Updated 31 January 2026

Refined Gromov-Witten invariants are enhanced curve-counting numbers that integrate additional structures like q-refinements and λ-class insertions to capture subtle geometric and arithmetic data.
They employ combinatorial, tropical, and orbifold techniques to relate algebro-geometric moduli spaces with deformation formulas and integrable hierarchies.
This framework underpins modern mirror symmetry and degeneration studies by linking modularity properties and holomorphic anomaly equations to refined enumerative invariants.

Refined Gromov-Witten invariants are enhancements of classical Gromov-Witten theory that insert new structure, such as cohomological, equivariant, tropical, or combinatorial data, into enumerative curve counting. These refinements often encode subtle geometric, arithmetic, or representation-theoretic information, especially in contexts such as mirror symmetry, moduli spaces of sheaves, and log/tropical geometry. This article surveys the principal approaches to refined Gromov-Witten invariants, highlighting structural frameworks, calculation techniques, integrable hierarchies, modularity properties, and deformation principles.

1. Refined Invariants: Definitions and Geometric Frameworks

Refined Gromov-Witten invariants are constructed by inserting additional data—most notably $q$ -refinements, $\lambda$ -class insertions, orbifold structure, or K-theoretic parameters—at the level of stable map moduli spaces or in the combinatorial models for curve counting.

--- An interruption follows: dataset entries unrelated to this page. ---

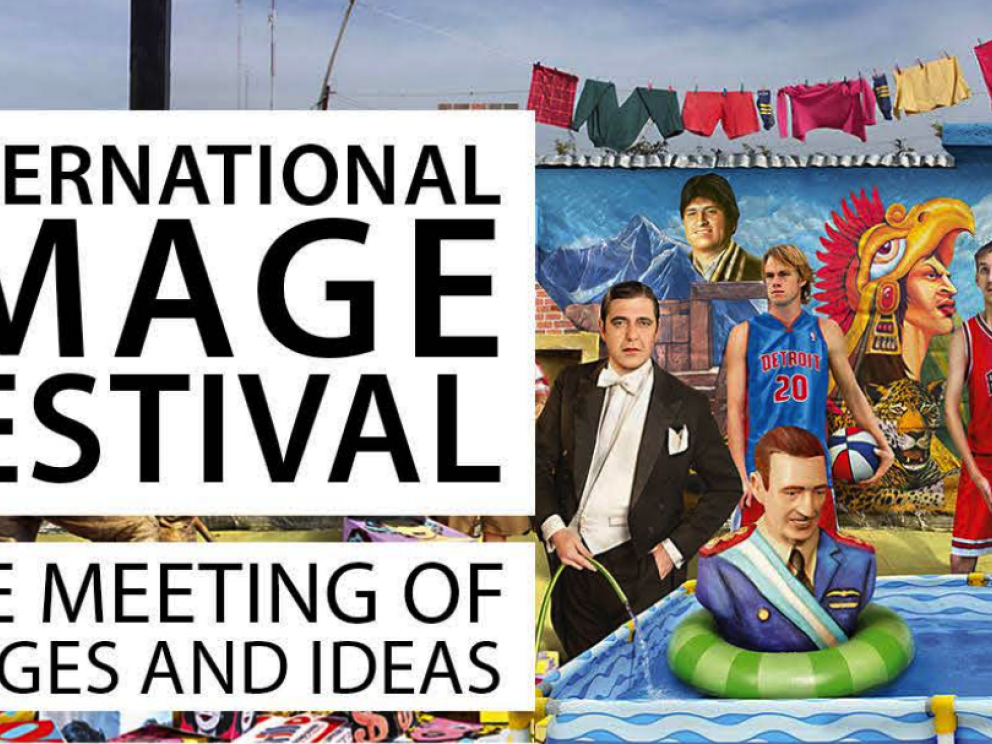 The International Image Festival FINI 2019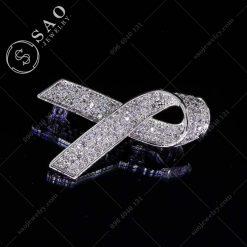 CÀI ÁO VEST NỮ chiếc nơ bạc 925 cao cấp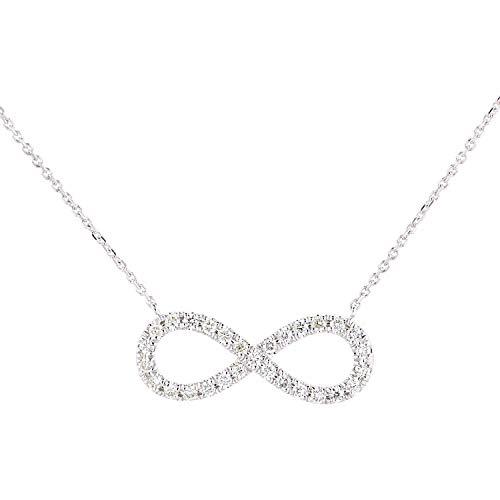 Naava Women 9ct (375) White Diamond Pendant Necklace of Length 46cm PNE20032W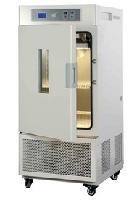 一恒蓝豹全新无氟设计多段可编程光照培养箱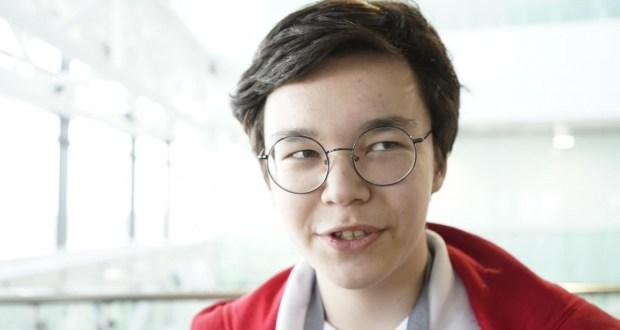 Казанский школьник Ильдар Гайнуллин завоевал серебро Международной олимпиады по информатике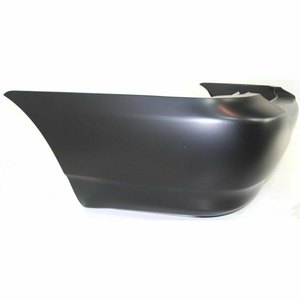 2003-2005 Toyota Corolla Rear Bumper Painted to Match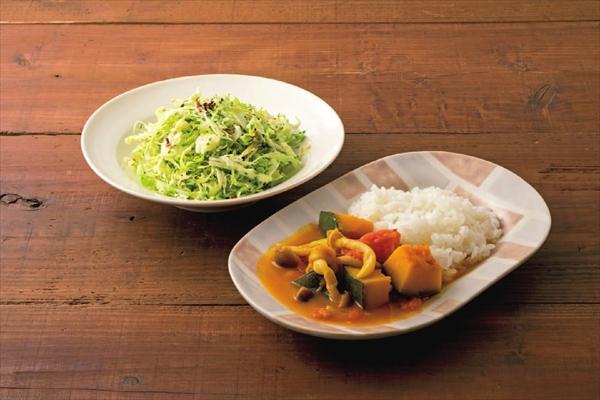 塩抜きダイエット2日目夜のレシピ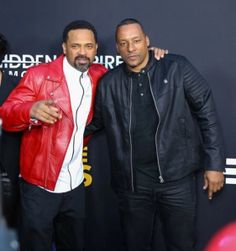 MIKE EPPS talks comedy, acting, producing, paychecks, purging and MEET THE BLACKS:  Interview Exclusive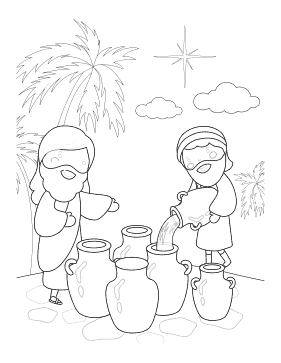 Oil in Jugs Vertical coloring page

For toric surfaces specified by a balanced lattice polygon $\Delta^\circ$ , the logarithmic Gromov-Witten moduli space $\Mbar_{g,\Delta}^{\log}(X_\Delta|\partial X_\Delta,\beta_\Delta)$ carries tautological classes: Hodge class $\lambda_g$ , cotangent-line classes $\psi_i$ , and point-class insertions via evaluation maps. One considers descendant- $\lambda_g$ invariants:

$N_{g,\Delta}^k = \int_{[\Mbar_{g,\Delta}]^{\rm vir}} (-1)^g \lambda_g \prod_{i=1}^n \psi_i^{k_i} \ev_i^*([\pt])$

and packages these into genus-generating functions $F_\Delta^k(u) = \sum_{g\ge 0} N_{g,\Delta}^k u^{2g-2+r-\sum_i k_i}$ , interpreting $q = e^{iu}$ as the quantum parameter (Kennedy-Hunt et al., 2023).

Refinement may also involve constructing IP-counts—counts derived from evaluation maps lifted to abelian covers of symplectic divisors to record additional topological monodromy (“rim tori”) (Tehrani et al., 2014), or further dividing the virtual fundamental class according to correlation data in degeneration formulas for $\mathbb{P}^1$ -bundles (Blomme et al., 2024).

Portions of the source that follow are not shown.